[START OF Exercise input]
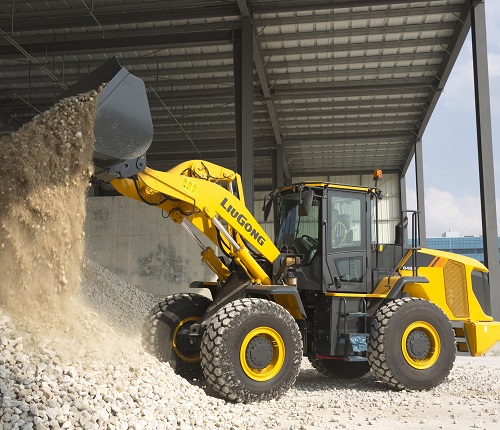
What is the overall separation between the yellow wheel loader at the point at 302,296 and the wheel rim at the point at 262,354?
1 cm

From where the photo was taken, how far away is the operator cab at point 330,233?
24.3 feet

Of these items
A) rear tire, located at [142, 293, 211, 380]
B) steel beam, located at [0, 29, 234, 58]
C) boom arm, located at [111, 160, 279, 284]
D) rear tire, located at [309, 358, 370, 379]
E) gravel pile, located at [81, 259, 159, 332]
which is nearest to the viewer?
boom arm, located at [111, 160, 279, 284]

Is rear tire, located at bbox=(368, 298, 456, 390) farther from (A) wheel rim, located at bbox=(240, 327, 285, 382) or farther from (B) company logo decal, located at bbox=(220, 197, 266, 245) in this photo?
(B) company logo decal, located at bbox=(220, 197, 266, 245)

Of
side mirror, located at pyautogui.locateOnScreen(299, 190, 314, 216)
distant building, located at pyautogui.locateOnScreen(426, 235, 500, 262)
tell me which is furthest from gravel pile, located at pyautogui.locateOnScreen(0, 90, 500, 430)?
distant building, located at pyautogui.locateOnScreen(426, 235, 500, 262)

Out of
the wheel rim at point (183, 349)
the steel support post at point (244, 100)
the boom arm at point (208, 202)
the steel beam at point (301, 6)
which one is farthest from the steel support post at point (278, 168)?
the wheel rim at point (183, 349)

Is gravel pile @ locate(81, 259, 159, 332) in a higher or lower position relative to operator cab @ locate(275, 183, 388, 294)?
lower

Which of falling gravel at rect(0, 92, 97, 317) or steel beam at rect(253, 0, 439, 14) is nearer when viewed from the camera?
falling gravel at rect(0, 92, 97, 317)

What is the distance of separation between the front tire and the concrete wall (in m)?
11.2

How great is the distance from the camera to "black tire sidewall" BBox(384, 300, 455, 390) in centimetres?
726

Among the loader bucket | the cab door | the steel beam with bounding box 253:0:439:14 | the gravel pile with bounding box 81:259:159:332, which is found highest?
the steel beam with bounding box 253:0:439:14

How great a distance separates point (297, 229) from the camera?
7625mm

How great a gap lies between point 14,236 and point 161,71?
40.7 feet

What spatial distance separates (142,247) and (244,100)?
6464 millimetres

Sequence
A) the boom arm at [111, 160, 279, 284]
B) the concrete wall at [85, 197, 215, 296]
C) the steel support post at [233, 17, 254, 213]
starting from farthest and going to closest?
the concrete wall at [85, 197, 215, 296], the steel support post at [233, 17, 254, 213], the boom arm at [111, 160, 279, 284]
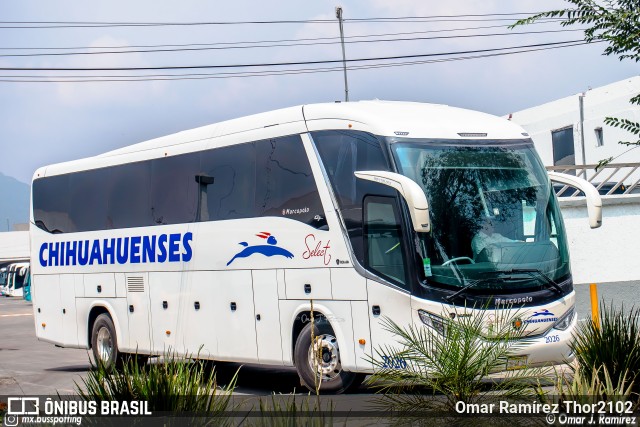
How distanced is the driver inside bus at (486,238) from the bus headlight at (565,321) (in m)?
1.18

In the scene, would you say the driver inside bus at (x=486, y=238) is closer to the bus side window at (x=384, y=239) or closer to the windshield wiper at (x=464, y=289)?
the windshield wiper at (x=464, y=289)

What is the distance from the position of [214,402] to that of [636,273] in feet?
55.5

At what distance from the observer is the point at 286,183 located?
14.1m

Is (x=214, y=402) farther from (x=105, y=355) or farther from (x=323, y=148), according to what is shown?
(x=105, y=355)

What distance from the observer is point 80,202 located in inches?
742

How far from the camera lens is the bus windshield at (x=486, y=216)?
Result: 12273mm

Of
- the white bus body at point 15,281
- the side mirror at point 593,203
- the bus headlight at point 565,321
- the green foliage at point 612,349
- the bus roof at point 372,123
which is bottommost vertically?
the white bus body at point 15,281

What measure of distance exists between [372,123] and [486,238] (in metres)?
2.05

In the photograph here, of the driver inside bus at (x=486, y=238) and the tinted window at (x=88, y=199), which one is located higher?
the tinted window at (x=88, y=199)

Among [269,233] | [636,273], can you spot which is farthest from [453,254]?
[636,273]

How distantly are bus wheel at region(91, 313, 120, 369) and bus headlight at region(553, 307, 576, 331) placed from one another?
8.35m

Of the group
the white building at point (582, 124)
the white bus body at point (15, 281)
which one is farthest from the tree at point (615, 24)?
the white bus body at point (15, 281)

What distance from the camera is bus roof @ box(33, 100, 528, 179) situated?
42.9ft

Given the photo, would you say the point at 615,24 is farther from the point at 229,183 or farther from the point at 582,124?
the point at 582,124
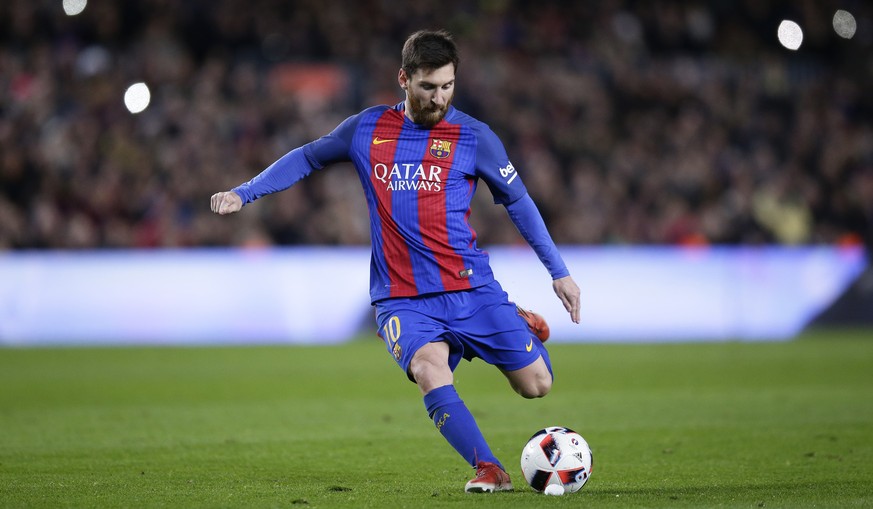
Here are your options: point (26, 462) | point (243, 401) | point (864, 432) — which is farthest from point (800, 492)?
point (243, 401)

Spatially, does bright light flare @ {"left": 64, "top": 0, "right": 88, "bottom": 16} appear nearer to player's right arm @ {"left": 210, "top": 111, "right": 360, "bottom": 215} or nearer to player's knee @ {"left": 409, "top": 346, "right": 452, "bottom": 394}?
player's right arm @ {"left": 210, "top": 111, "right": 360, "bottom": 215}

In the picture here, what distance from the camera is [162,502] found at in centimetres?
548

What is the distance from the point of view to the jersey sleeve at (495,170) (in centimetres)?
614

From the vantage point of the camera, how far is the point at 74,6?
19.9m

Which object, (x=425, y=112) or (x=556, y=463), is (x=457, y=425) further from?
(x=425, y=112)

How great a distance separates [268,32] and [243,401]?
11.1 m

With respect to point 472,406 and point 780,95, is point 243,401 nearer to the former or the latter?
point 472,406

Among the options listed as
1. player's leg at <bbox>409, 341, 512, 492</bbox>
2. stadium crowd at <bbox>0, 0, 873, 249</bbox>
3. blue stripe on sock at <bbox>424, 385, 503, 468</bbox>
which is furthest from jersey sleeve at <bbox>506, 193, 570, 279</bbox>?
stadium crowd at <bbox>0, 0, 873, 249</bbox>

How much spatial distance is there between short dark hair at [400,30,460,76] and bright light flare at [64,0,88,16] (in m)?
15.3

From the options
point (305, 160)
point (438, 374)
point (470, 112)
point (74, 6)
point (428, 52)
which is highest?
point (74, 6)

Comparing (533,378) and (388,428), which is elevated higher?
(533,378)

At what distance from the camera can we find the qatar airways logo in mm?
6074

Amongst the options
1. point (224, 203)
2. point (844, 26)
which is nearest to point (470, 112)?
point (844, 26)

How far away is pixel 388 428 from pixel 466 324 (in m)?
[END OF Exercise input]
#### Task goal
Copy out every one of the items above word for word, but leave out the pictures.

#### Exercise answer
What is the overall separation between the yellow wheel loader at the point at 302,296 and the wheel rim at the point at 262,354?
1 cm

From where the photo was taken, how far away is the operator cab at point 330,233?
24.3 feet

Of these items
A) rear tire, located at [142, 293, 211, 380]
B) steel beam, located at [0, 29, 234, 58]
C) boom arm, located at [111, 160, 279, 284]
D) rear tire, located at [309, 358, 370, 379]
E) gravel pile, located at [81, 259, 159, 332]
which is nearest to the viewer?
boom arm, located at [111, 160, 279, 284]

Is rear tire, located at bbox=(368, 298, 456, 390) farther from (A) wheel rim, located at bbox=(240, 327, 285, 382) or farther from (B) company logo decal, located at bbox=(220, 197, 266, 245) in this photo?
(B) company logo decal, located at bbox=(220, 197, 266, 245)

Of
side mirror, located at pyautogui.locateOnScreen(299, 190, 314, 216)
distant building, located at pyautogui.locateOnScreen(426, 235, 500, 262)
tell me which is furthest from gravel pile, located at pyautogui.locateOnScreen(0, 90, 500, 430)?
distant building, located at pyautogui.locateOnScreen(426, 235, 500, 262)

Out of
the wheel rim at point (183, 349)
the steel support post at point (244, 100)
the boom arm at point (208, 202)
the steel beam at point (301, 6)
which one is farthest from the steel support post at point (278, 168)?
the wheel rim at point (183, 349)

Is gravel pile @ locate(81, 259, 159, 332) in a higher or lower position relative to operator cab @ locate(275, 183, 388, 294)?
lower

Which of falling gravel at rect(0, 92, 97, 317) or steel beam at rect(253, 0, 439, 14) is nearer when viewed from the camera?
falling gravel at rect(0, 92, 97, 317)

What is the distance of separation between the front tire and the concrete wall (in m)?
11.2

How great is the distance from the camera to "black tire sidewall" BBox(384, 300, 455, 390) in centimetres?
726

Among the loader bucket | the cab door | the steel beam with bounding box 253:0:439:14 | the gravel pile with bounding box 81:259:159:332, which is found highest?
the steel beam with bounding box 253:0:439:14

How great a distance separates point (297, 229) from the camera?
7625mm

How great a gap lies between point 14,236 and point 161,71?
40.7 feet

What spatial distance separates (142,247) and (244,100)?
6464 millimetres

Sequence
A) the boom arm at [111, 160, 279, 284]
B) the concrete wall at [85, 197, 215, 296]
C) the steel support post at [233, 17, 254, 213]
starting from farthest and going to closest?
the concrete wall at [85, 197, 215, 296], the steel support post at [233, 17, 254, 213], the boom arm at [111, 160, 279, 284]
How distanced is the driver inside bus at (486,238) from the bus headlight at (565,321) (in m)?
1.18

In the scene, would you say the driver inside bus at (x=486, y=238) is closer to the bus side window at (x=384, y=239) or closer to the windshield wiper at (x=464, y=289)?
the windshield wiper at (x=464, y=289)

What is the distance from the position of [214,402] to that of [636,273] in feet?
55.5

At what distance from the observer is the point at 286,183 located?
14.1m

Is (x=214, y=402) farther from (x=105, y=355) or farther from (x=323, y=148), according to what is shown?
(x=105, y=355)

What distance from the observer is point 80,202 located in inches?
742

How far from the camera lens is the bus windshield at (x=486, y=216)?
Result: 12273mm

Of
- the white bus body at point 15,281
- the side mirror at point 593,203
- the bus headlight at point 565,321
- the green foliage at point 612,349
- the bus roof at point 372,123
which is bottommost vertically?
the white bus body at point 15,281

What measure of distance exists between [372,123] and [486,238] (in metres)?
2.05

In the photograph here, of the driver inside bus at (x=486, y=238) and the tinted window at (x=88, y=199), which one is located higher?
the tinted window at (x=88, y=199)

Among [269,233] | [636,273], can you spot which is farthest from [453,254]?
[636,273]

How distantly are bus wheel at region(91, 313, 120, 369) and bus headlight at region(553, 307, 576, 331) placed from one another?
8.35m

Of the group
the white building at point (582, 124)
the white bus body at point (15, 281)
which one is farthest from the tree at point (615, 24)?
the white bus body at point (15, 281)

What distance from the camera is bus roof @ box(33, 100, 528, 179) situated?
42.9ft

Given the photo, would you say the point at 615,24 is farther from the point at 229,183 or farther from the point at 582,124?
the point at 582,124
Here are your options: point (26, 462) | point (243, 401) | point (864, 432) — which is farthest from point (800, 492)?
point (243, 401)

Spatially, does bright light flare @ {"left": 64, "top": 0, "right": 88, "bottom": 16} appear nearer to player's right arm @ {"left": 210, "top": 111, "right": 360, "bottom": 215} or nearer to player's knee @ {"left": 409, "top": 346, "right": 452, "bottom": 394}?
player's right arm @ {"left": 210, "top": 111, "right": 360, "bottom": 215}

In the picture here, what distance from the camera is [162,502] found at in centimetres?
548

What is the distance from the point of view to the jersey sleeve at (495,170) (in centimetres)?
614

From the vantage point of the camera, how far is the point at 74,6?
19.9m

Which object, (x=425, y=112) or (x=556, y=463), is (x=457, y=425) further from?
(x=425, y=112)

How great a distance separates [268,32] and [243,401]?
11.1 m

With respect to point 472,406 and point 780,95, is point 243,401 nearer to the former or the latter?
point 472,406

Among the options listed as
1. player's leg at <bbox>409, 341, 512, 492</bbox>
2. stadium crowd at <bbox>0, 0, 873, 249</bbox>
3. blue stripe on sock at <bbox>424, 385, 503, 468</bbox>
which is furthest from jersey sleeve at <bbox>506, 193, 570, 279</bbox>?
stadium crowd at <bbox>0, 0, 873, 249</bbox>

How much spatial distance is there between short dark hair at [400,30,460,76] and bright light flare at [64,0,88,16] (in m)?
15.3

From the options
point (305, 160)
point (438, 374)
point (470, 112)
point (74, 6)
point (428, 52)
which is highest?
point (74, 6)

Comparing (533,378) and (388,428), which is elevated higher?
(533,378)

At what distance from the camera can we find the qatar airways logo in mm?
6074

Amongst the options
1. point (224, 203)
2. point (844, 26)
which is nearest to point (470, 112)?
point (844, 26)

How far away is pixel 388 428 from pixel 466 324 (in m)?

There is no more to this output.